→ **TASK ITEM**: Nothing but the lines from the one containing "The researchers measured cleaved" through the end of the data should be output, each reproduced exactly.

== EXCERPTED DATA ==

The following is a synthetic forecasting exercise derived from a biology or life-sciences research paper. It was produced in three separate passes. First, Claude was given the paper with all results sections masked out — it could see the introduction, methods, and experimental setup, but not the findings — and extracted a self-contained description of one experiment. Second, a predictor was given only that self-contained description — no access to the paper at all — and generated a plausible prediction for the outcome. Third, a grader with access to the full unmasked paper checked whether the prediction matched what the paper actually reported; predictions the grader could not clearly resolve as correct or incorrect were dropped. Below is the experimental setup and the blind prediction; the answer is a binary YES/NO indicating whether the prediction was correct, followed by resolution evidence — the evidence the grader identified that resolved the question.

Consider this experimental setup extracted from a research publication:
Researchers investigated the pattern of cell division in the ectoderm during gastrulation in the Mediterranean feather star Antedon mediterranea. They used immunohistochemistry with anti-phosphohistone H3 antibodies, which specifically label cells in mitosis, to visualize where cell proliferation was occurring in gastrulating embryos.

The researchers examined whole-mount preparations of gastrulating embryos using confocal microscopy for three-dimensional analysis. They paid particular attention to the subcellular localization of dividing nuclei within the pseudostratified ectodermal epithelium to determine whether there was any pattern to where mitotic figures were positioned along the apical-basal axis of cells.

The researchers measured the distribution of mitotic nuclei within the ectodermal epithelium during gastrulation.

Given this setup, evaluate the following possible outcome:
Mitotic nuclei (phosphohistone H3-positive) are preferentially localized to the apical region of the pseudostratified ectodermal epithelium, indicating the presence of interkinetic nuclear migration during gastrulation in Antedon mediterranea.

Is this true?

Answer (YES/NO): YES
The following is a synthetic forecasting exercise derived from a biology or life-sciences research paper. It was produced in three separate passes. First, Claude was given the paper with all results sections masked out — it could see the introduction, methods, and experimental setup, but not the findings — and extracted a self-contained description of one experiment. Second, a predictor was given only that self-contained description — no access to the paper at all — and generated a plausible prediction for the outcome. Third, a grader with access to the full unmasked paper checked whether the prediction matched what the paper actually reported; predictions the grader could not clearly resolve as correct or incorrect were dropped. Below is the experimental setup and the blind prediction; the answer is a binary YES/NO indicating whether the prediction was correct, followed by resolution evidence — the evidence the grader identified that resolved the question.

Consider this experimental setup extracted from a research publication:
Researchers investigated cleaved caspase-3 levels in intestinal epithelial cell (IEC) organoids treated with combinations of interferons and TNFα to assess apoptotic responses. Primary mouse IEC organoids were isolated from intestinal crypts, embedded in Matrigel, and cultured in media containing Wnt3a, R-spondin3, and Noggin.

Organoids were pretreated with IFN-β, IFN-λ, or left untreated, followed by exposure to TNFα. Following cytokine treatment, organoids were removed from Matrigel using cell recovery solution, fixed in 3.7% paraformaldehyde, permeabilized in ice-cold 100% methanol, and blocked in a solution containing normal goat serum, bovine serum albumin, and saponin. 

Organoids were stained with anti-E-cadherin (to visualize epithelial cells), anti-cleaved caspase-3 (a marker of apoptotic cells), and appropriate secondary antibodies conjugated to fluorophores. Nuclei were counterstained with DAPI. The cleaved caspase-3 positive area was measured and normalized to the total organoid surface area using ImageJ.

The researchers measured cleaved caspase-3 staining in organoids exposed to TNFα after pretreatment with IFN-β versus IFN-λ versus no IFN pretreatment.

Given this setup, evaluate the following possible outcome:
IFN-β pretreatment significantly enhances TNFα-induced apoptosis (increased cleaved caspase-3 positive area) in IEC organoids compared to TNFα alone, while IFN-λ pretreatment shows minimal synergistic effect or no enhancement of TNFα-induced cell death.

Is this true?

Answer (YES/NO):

===

→ **REPLY TO THE TASK**:
The researchers measured cleaved caspase-3 staining in organoids exposed to TNFα after pretreatment with IFN-β versus IFN-λ versus no IFN pretreatment.

Given this setup, evaluate the following possible outcome:
IFN-β pretreatment significantly enhances TNFα-induced apoptosis (increased cleaved caspase-3 positive area) in IEC organoids compared to TNFα alone, while IFN-λ pretreatment shows minimal synergistic effect or no enhancement of TNFα-induced cell death.

Is this true?

Answer (YES/NO):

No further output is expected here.